I remain very hopeful and supportive of his efforts but cannot share his optimism. Generating that flexibility, of course, has repeatedly proven to be easier said than done. Pressing its advantage on the battlefield, the Taliban see no reason to discuss politics with an Afghan government they castigate as a foreign puppet and which will change once again after the upcoming September elections. Afghan President Ashraf Ghani’s calls to the Taliban for a ceasefire during this year’s Eid festivities have fallen on deaf ears.

It’s easy to become discouraged with peace talks moving at a snail’s pace (if they are moving at all). But nobody said striking peace in Afghanistan would be quick. It’s overly simplistic to assume a war approaching its 19th year could be resolved after a few months of talks, despite the good intentions of U.S. negotiators. The truth, however, is that the difficulty of the endeavor is irrelevant. Negotiations with the Taliban are unavoidable if we finally want to effectively conclude U.S. involvement in Afghanistan and see the return of our forces.

There’s no sense in sugar-coating it: At this point, many Americans believe the war has lost its purpose. The current commander, Army Gen. Scott Miller, and his predecessor, Gen. John Nicholson, both of whom I know personally, are smart, dedicated and capable military leaders who truly seek the best possible results for the U.S. and Afghanistan. But we can no longer continue our military involvement in order to establish the perfect conditions for negotiating a lasting peace. Delaying the diplomatic process and extending the U.S. military presence in Afghanistan for another few years in the hope of chipping away at the insurgency’s strength and increasing leverage at the table is unsustainable. We’ve tried that policy before and failed to capitalize on it.

Washington, therefore, has only one option: press forward with resolving the crisis through current diplomacy with the Taliban, however imperfect it is.

Let’s not make the perfect the enemy of the good. We need an agreement that is good enough, one that can meet America’s core counterterrorism interests in the country and provide Afghan civil authorities with the opportunity to at least figure out their best way forward.

Any agreement must, at a minimum, provide the U.S. with tangible security guarantees regarding Taliban disassociation from al-Qaida and its commitment to fighting Islamic State after a U.S. military withdrawal. This will likely require international monitoring to ensure the Taliban meet their obligations under any agreement — an arrangement Taliban officials may not necessarily reject out of hand if it includes the departure of foreign combat troops from the country. Khalilzad must also send a clear message to the Taliban that the United States retains the right to act against any terrorist group in Afghanistan that presents an imminent threat to the American people. Self-defense is non-negotiable.
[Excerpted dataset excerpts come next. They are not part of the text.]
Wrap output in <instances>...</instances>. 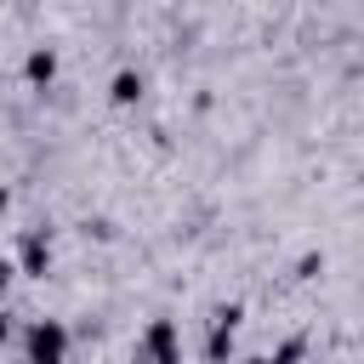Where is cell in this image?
Masks as SVG:
<instances>
[{
    "mask_svg": "<svg viewBox=\"0 0 364 364\" xmlns=\"http://www.w3.org/2000/svg\"><path fill=\"white\" fill-rule=\"evenodd\" d=\"M68 358V330L57 318H34L28 324V364H63Z\"/></svg>",
    "mask_w": 364,
    "mask_h": 364,
    "instance_id": "1",
    "label": "cell"
},
{
    "mask_svg": "<svg viewBox=\"0 0 364 364\" xmlns=\"http://www.w3.org/2000/svg\"><path fill=\"white\" fill-rule=\"evenodd\" d=\"M142 358H148V364H182V336H176L171 318H154V324L142 330Z\"/></svg>",
    "mask_w": 364,
    "mask_h": 364,
    "instance_id": "2",
    "label": "cell"
},
{
    "mask_svg": "<svg viewBox=\"0 0 364 364\" xmlns=\"http://www.w3.org/2000/svg\"><path fill=\"white\" fill-rule=\"evenodd\" d=\"M17 267L23 273H34V279H46V267H51V245H46V233L34 228V233H23V245H17Z\"/></svg>",
    "mask_w": 364,
    "mask_h": 364,
    "instance_id": "3",
    "label": "cell"
},
{
    "mask_svg": "<svg viewBox=\"0 0 364 364\" xmlns=\"http://www.w3.org/2000/svg\"><path fill=\"white\" fill-rule=\"evenodd\" d=\"M23 74H28V85H51V74H57V51H51V46H34V51L23 57Z\"/></svg>",
    "mask_w": 364,
    "mask_h": 364,
    "instance_id": "4",
    "label": "cell"
},
{
    "mask_svg": "<svg viewBox=\"0 0 364 364\" xmlns=\"http://www.w3.org/2000/svg\"><path fill=\"white\" fill-rule=\"evenodd\" d=\"M108 97H114L119 108H131V102L142 97V74H136V68H119V74H114V85H108Z\"/></svg>",
    "mask_w": 364,
    "mask_h": 364,
    "instance_id": "5",
    "label": "cell"
},
{
    "mask_svg": "<svg viewBox=\"0 0 364 364\" xmlns=\"http://www.w3.org/2000/svg\"><path fill=\"white\" fill-rule=\"evenodd\" d=\"M233 358V330L228 324H210V336H205V364H228Z\"/></svg>",
    "mask_w": 364,
    "mask_h": 364,
    "instance_id": "6",
    "label": "cell"
},
{
    "mask_svg": "<svg viewBox=\"0 0 364 364\" xmlns=\"http://www.w3.org/2000/svg\"><path fill=\"white\" fill-rule=\"evenodd\" d=\"M301 358H307V341H301V336H290V341H279V353H273L267 364H301Z\"/></svg>",
    "mask_w": 364,
    "mask_h": 364,
    "instance_id": "7",
    "label": "cell"
},
{
    "mask_svg": "<svg viewBox=\"0 0 364 364\" xmlns=\"http://www.w3.org/2000/svg\"><path fill=\"white\" fill-rule=\"evenodd\" d=\"M11 273H17V267H11V262H0V296H6V284H11Z\"/></svg>",
    "mask_w": 364,
    "mask_h": 364,
    "instance_id": "8",
    "label": "cell"
},
{
    "mask_svg": "<svg viewBox=\"0 0 364 364\" xmlns=\"http://www.w3.org/2000/svg\"><path fill=\"white\" fill-rule=\"evenodd\" d=\"M6 336H11V324H6V318H0V341H6Z\"/></svg>",
    "mask_w": 364,
    "mask_h": 364,
    "instance_id": "9",
    "label": "cell"
},
{
    "mask_svg": "<svg viewBox=\"0 0 364 364\" xmlns=\"http://www.w3.org/2000/svg\"><path fill=\"white\" fill-rule=\"evenodd\" d=\"M6 205H11V193H6V188H0V210H6Z\"/></svg>",
    "mask_w": 364,
    "mask_h": 364,
    "instance_id": "10",
    "label": "cell"
},
{
    "mask_svg": "<svg viewBox=\"0 0 364 364\" xmlns=\"http://www.w3.org/2000/svg\"><path fill=\"white\" fill-rule=\"evenodd\" d=\"M245 364H267V358H245Z\"/></svg>",
    "mask_w": 364,
    "mask_h": 364,
    "instance_id": "11",
    "label": "cell"
}]
</instances>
While the exact contours of Afghanistan’s political system are for the Afghans themselves to decide, Washington should have no reservations in expressing its position. The civil and political rights of all Afghans, regardless of gender, ethnicity, tribe or political ideology, should be accorded equal protection under the rule of law. The Afghan people will not support a return to the pre-2001 status quo.
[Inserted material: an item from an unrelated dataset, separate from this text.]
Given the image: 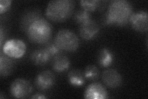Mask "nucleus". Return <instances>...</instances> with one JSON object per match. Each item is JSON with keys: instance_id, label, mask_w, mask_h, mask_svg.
Segmentation results:
<instances>
[{"instance_id": "dca6fc26", "label": "nucleus", "mask_w": 148, "mask_h": 99, "mask_svg": "<svg viewBox=\"0 0 148 99\" xmlns=\"http://www.w3.org/2000/svg\"><path fill=\"white\" fill-rule=\"evenodd\" d=\"M69 82L74 87H82L85 83L84 73L80 69H72L68 74Z\"/></svg>"}, {"instance_id": "4be33fe9", "label": "nucleus", "mask_w": 148, "mask_h": 99, "mask_svg": "<svg viewBox=\"0 0 148 99\" xmlns=\"http://www.w3.org/2000/svg\"><path fill=\"white\" fill-rule=\"evenodd\" d=\"M12 4L11 0H1L0 1V13L3 14L8 11Z\"/></svg>"}, {"instance_id": "4468645a", "label": "nucleus", "mask_w": 148, "mask_h": 99, "mask_svg": "<svg viewBox=\"0 0 148 99\" xmlns=\"http://www.w3.org/2000/svg\"><path fill=\"white\" fill-rule=\"evenodd\" d=\"M51 58V56L45 48L34 51L30 56V59L32 62L35 65L38 66H43L47 64Z\"/></svg>"}, {"instance_id": "423d86ee", "label": "nucleus", "mask_w": 148, "mask_h": 99, "mask_svg": "<svg viewBox=\"0 0 148 99\" xmlns=\"http://www.w3.org/2000/svg\"><path fill=\"white\" fill-rule=\"evenodd\" d=\"M11 95L17 98H25L33 92V87L30 82L23 78H18L14 81L10 87Z\"/></svg>"}, {"instance_id": "f257e3e1", "label": "nucleus", "mask_w": 148, "mask_h": 99, "mask_svg": "<svg viewBox=\"0 0 148 99\" xmlns=\"http://www.w3.org/2000/svg\"><path fill=\"white\" fill-rule=\"evenodd\" d=\"M133 9L132 4L126 0H114L109 4L106 15L105 22L107 25L125 26L129 22Z\"/></svg>"}, {"instance_id": "9d476101", "label": "nucleus", "mask_w": 148, "mask_h": 99, "mask_svg": "<svg viewBox=\"0 0 148 99\" xmlns=\"http://www.w3.org/2000/svg\"><path fill=\"white\" fill-rule=\"evenodd\" d=\"M102 79L106 86L115 89L120 87L122 84V78L115 69H106L102 74Z\"/></svg>"}, {"instance_id": "a211bd4d", "label": "nucleus", "mask_w": 148, "mask_h": 99, "mask_svg": "<svg viewBox=\"0 0 148 99\" xmlns=\"http://www.w3.org/2000/svg\"><path fill=\"white\" fill-rule=\"evenodd\" d=\"M74 21L80 25L89 22L92 20V17L90 12H88L84 9H82L77 11L74 15Z\"/></svg>"}, {"instance_id": "6e6552de", "label": "nucleus", "mask_w": 148, "mask_h": 99, "mask_svg": "<svg viewBox=\"0 0 148 99\" xmlns=\"http://www.w3.org/2000/svg\"><path fill=\"white\" fill-rule=\"evenodd\" d=\"M56 82L54 74L49 70L40 73L36 78L35 85L39 90L45 91L51 88Z\"/></svg>"}, {"instance_id": "f8f14e48", "label": "nucleus", "mask_w": 148, "mask_h": 99, "mask_svg": "<svg viewBox=\"0 0 148 99\" xmlns=\"http://www.w3.org/2000/svg\"><path fill=\"white\" fill-rule=\"evenodd\" d=\"M41 12L38 9H34V10L27 11L21 19V27L22 30L27 32V29L32 24L41 18Z\"/></svg>"}, {"instance_id": "0eeeda50", "label": "nucleus", "mask_w": 148, "mask_h": 99, "mask_svg": "<svg viewBox=\"0 0 148 99\" xmlns=\"http://www.w3.org/2000/svg\"><path fill=\"white\" fill-rule=\"evenodd\" d=\"M129 22L134 30L144 32L148 29V15L145 11L133 12L130 18Z\"/></svg>"}, {"instance_id": "39448f33", "label": "nucleus", "mask_w": 148, "mask_h": 99, "mask_svg": "<svg viewBox=\"0 0 148 99\" xmlns=\"http://www.w3.org/2000/svg\"><path fill=\"white\" fill-rule=\"evenodd\" d=\"M27 46L19 39H11L6 41L3 46L4 54L12 58H21L26 52Z\"/></svg>"}, {"instance_id": "2eb2a0df", "label": "nucleus", "mask_w": 148, "mask_h": 99, "mask_svg": "<svg viewBox=\"0 0 148 99\" xmlns=\"http://www.w3.org/2000/svg\"><path fill=\"white\" fill-rule=\"evenodd\" d=\"M14 61L5 54H1L0 56V74L3 77L11 75L14 69Z\"/></svg>"}, {"instance_id": "1a4fd4ad", "label": "nucleus", "mask_w": 148, "mask_h": 99, "mask_svg": "<svg viewBox=\"0 0 148 99\" xmlns=\"http://www.w3.org/2000/svg\"><path fill=\"white\" fill-rule=\"evenodd\" d=\"M108 97V93L106 89L98 82L90 84L84 92V98L86 99H105Z\"/></svg>"}, {"instance_id": "5701e85b", "label": "nucleus", "mask_w": 148, "mask_h": 99, "mask_svg": "<svg viewBox=\"0 0 148 99\" xmlns=\"http://www.w3.org/2000/svg\"><path fill=\"white\" fill-rule=\"evenodd\" d=\"M46 97L45 96H44L43 94H41V93H37L35 95H34L33 96L31 97V98H36V99H43V98H46Z\"/></svg>"}, {"instance_id": "9b49d317", "label": "nucleus", "mask_w": 148, "mask_h": 99, "mask_svg": "<svg viewBox=\"0 0 148 99\" xmlns=\"http://www.w3.org/2000/svg\"><path fill=\"white\" fill-rule=\"evenodd\" d=\"M99 32V26L98 24L93 20H91L80 26V35L83 39L86 40L92 39Z\"/></svg>"}, {"instance_id": "f3484780", "label": "nucleus", "mask_w": 148, "mask_h": 99, "mask_svg": "<svg viewBox=\"0 0 148 99\" xmlns=\"http://www.w3.org/2000/svg\"><path fill=\"white\" fill-rule=\"evenodd\" d=\"M98 61L101 67L108 68L113 63L114 55L109 49L104 48L99 51Z\"/></svg>"}, {"instance_id": "6ab92c4d", "label": "nucleus", "mask_w": 148, "mask_h": 99, "mask_svg": "<svg viewBox=\"0 0 148 99\" xmlns=\"http://www.w3.org/2000/svg\"><path fill=\"white\" fill-rule=\"evenodd\" d=\"M84 75L85 78L90 81H96L99 77V71L96 66L90 64L85 68Z\"/></svg>"}, {"instance_id": "aec40b11", "label": "nucleus", "mask_w": 148, "mask_h": 99, "mask_svg": "<svg viewBox=\"0 0 148 99\" xmlns=\"http://www.w3.org/2000/svg\"><path fill=\"white\" fill-rule=\"evenodd\" d=\"M100 3L101 1L98 0H91V1L82 0L80 1V4L83 9L89 12L96 11L99 6Z\"/></svg>"}, {"instance_id": "ddd939ff", "label": "nucleus", "mask_w": 148, "mask_h": 99, "mask_svg": "<svg viewBox=\"0 0 148 99\" xmlns=\"http://www.w3.org/2000/svg\"><path fill=\"white\" fill-rule=\"evenodd\" d=\"M71 66V61L67 56L59 54L54 56L52 61L53 69L58 73H62L67 71Z\"/></svg>"}, {"instance_id": "20e7f679", "label": "nucleus", "mask_w": 148, "mask_h": 99, "mask_svg": "<svg viewBox=\"0 0 148 99\" xmlns=\"http://www.w3.org/2000/svg\"><path fill=\"white\" fill-rule=\"evenodd\" d=\"M54 42L62 50L68 52L75 51L80 45V40L77 35L67 29L59 30L56 35Z\"/></svg>"}, {"instance_id": "f03ea898", "label": "nucleus", "mask_w": 148, "mask_h": 99, "mask_svg": "<svg viewBox=\"0 0 148 99\" xmlns=\"http://www.w3.org/2000/svg\"><path fill=\"white\" fill-rule=\"evenodd\" d=\"M75 6L73 0H53L48 4L46 16L55 22H64L72 16Z\"/></svg>"}, {"instance_id": "7ed1b4c3", "label": "nucleus", "mask_w": 148, "mask_h": 99, "mask_svg": "<svg viewBox=\"0 0 148 99\" xmlns=\"http://www.w3.org/2000/svg\"><path fill=\"white\" fill-rule=\"evenodd\" d=\"M26 33L30 42L37 44H46L51 39L53 27L47 20L41 17L32 24Z\"/></svg>"}, {"instance_id": "b1692460", "label": "nucleus", "mask_w": 148, "mask_h": 99, "mask_svg": "<svg viewBox=\"0 0 148 99\" xmlns=\"http://www.w3.org/2000/svg\"><path fill=\"white\" fill-rule=\"evenodd\" d=\"M0 31H1V46L3 45V42L4 40V34H3V28L1 27V29H0Z\"/></svg>"}, {"instance_id": "412c9836", "label": "nucleus", "mask_w": 148, "mask_h": 99, "mask_svg": "<svg viewBox=\"0 0 148 99\" xmlns=\"http://www.w3.org/2000/svg\"><path fill=\"white\" fill-rule=\"evenodd\" d=\"M46 44L45 48L47 50L51 57L61 53L62 50L59 48L54 41H49Z\"/></svg>"}]
</instances>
The American people are no longer interested in Afghanistan, nor do they support a continuation of a war that has killed over 2,400 American soldiers, wounded tens of thousands of others, and cost over $740 billion. In the 18th year of the conflict, the United States has a weak hand. It must salvage what it can get at the peace table and remove itself from this conflict once and for all.

Retired Maj. Gen. F. Andrew Turley served in a wide variety of active duty, Air Force Reserve and Air National Guard judge advocate positions. He also served as a senior executive in the Air Force General Counsel’s Office, general counsel for a small Defense Department agency, and counsel in the George W. Bush White House. He is a fellow at the American College of National Security Leaders.